The use of robots – even industrial robotic arms – in the retail industry highlights their willingness to invest in automation to remain relevant and competitive in today’s fight for foot traffic, lower prices and better profit margins.

How are Robots in Retail Stores Being Used?

Robots in retail stores are typically used for customer service or logistics-related tasks, improving a customer’s in-store experience and/or improving a company’s operational efficiency.

Typical applications in use today include:

  • In-store service robots to provide directions and product information to customers.
  • Inventory robots track shelving stock and even grab objects for customers.
  • Delivery robots bring the store to the customer autonomously.

Retail robots are relatively new and still in their early stages, but as competition heats up you can expect robots to become more and more prevalent in retail stores.

Real World Examples of Retail Robots

Walmart recently introduced shelf-scanning robots in 50 locations around the U.S. The robots check inventory, prices and misplaced items to help each individual store’s inventory practices.

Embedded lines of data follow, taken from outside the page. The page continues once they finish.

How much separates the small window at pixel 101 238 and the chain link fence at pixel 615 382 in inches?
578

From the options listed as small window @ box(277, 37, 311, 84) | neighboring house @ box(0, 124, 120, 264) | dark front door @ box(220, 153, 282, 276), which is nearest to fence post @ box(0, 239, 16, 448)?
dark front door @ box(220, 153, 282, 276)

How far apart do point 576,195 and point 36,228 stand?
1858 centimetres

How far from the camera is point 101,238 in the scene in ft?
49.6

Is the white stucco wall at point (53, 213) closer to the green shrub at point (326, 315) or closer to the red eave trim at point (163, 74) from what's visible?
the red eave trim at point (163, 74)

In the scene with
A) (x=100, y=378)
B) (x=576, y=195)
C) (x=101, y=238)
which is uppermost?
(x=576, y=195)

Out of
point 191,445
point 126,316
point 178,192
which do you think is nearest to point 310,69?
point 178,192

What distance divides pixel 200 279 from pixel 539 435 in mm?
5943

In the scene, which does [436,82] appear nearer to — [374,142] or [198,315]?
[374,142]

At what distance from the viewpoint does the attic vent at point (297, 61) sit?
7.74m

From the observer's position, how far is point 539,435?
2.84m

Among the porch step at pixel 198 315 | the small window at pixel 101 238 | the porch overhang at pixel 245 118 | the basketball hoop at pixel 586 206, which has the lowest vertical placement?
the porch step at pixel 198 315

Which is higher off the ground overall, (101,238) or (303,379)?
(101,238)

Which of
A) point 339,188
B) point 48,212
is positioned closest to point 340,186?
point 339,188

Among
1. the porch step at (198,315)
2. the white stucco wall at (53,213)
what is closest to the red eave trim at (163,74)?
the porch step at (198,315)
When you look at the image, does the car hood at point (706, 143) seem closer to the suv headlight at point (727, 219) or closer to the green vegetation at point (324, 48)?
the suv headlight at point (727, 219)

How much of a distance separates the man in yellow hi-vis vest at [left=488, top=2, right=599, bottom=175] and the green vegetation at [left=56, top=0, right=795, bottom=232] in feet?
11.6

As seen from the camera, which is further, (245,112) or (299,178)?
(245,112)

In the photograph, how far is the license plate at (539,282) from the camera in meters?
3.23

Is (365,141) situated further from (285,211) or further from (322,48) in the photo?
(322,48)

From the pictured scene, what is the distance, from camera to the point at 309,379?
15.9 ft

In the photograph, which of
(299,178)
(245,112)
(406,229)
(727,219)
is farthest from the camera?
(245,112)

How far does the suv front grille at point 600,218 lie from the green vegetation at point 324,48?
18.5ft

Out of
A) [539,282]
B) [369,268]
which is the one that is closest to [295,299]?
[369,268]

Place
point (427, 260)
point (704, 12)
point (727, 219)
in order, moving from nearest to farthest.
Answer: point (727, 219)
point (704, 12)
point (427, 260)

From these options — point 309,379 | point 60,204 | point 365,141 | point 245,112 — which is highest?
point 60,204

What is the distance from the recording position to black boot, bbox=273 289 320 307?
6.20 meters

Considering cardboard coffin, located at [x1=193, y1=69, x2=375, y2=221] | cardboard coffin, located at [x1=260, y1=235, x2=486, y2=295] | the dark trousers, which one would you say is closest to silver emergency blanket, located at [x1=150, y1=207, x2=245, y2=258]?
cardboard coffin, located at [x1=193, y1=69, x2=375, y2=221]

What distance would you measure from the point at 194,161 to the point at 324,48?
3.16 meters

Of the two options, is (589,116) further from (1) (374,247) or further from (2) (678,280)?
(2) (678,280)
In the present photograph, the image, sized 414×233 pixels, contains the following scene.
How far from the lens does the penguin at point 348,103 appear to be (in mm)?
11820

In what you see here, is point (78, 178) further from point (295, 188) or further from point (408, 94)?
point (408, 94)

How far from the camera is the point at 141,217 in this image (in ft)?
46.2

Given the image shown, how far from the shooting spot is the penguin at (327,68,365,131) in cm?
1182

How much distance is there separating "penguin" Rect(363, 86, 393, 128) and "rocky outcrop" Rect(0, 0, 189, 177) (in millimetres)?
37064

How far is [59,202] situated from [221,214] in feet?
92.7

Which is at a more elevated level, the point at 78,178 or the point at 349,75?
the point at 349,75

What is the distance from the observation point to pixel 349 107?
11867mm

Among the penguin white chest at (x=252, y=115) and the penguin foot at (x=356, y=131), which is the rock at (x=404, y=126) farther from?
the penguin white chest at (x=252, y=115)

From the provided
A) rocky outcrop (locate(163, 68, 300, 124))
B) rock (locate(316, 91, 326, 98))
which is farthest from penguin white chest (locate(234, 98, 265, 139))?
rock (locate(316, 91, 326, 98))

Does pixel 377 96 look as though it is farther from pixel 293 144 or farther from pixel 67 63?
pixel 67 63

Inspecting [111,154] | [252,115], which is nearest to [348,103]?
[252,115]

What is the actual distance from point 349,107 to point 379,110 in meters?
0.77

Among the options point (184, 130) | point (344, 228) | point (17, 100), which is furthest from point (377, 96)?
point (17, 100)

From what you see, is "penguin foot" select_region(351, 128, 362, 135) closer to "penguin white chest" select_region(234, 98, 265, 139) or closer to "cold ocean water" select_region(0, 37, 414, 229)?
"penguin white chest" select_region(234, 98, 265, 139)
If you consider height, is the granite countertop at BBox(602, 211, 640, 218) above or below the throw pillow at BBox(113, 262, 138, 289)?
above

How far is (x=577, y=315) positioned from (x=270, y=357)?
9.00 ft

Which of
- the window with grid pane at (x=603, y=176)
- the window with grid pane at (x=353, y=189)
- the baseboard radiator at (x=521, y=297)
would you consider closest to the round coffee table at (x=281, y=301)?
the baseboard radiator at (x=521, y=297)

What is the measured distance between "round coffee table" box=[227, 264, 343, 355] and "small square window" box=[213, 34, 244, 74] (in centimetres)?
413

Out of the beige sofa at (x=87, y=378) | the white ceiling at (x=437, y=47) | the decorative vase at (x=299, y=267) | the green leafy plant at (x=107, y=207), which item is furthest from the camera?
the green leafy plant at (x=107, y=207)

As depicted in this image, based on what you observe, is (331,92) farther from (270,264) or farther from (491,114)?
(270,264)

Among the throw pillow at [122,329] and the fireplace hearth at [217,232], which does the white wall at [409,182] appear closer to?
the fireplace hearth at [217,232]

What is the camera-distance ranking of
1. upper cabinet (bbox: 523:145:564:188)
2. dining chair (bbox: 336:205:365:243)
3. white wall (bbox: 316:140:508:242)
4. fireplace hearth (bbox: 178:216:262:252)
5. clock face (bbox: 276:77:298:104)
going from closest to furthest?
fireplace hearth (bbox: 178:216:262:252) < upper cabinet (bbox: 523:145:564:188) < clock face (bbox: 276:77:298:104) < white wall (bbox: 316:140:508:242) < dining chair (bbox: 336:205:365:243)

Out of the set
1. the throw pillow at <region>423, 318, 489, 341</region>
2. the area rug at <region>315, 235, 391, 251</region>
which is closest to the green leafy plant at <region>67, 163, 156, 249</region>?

Additionally, these robots will be collecting data – data that Walmart claims will help them improve inventory practices across the nation.

Another great example is Best Buy’s Chloe robot, which was first tested in the Chelsea neighborhood of New York. The robot looks exactly like an industrial robotic arm and moves on a chassis to pick out the products that customers want.

These are just two examples of robots finding their way into retail, but they’re examples of what will likely be some of the most common robotic retail applications in the years to come.

While retail is relatively new industry for robotics, these developing technologies represent the industry’s desire to compete with Amazon and thrive in the generally declining retail marketplace. Like many industrial companies, retailers are hoping robotic automation will have a major impact on productivity and profit margins.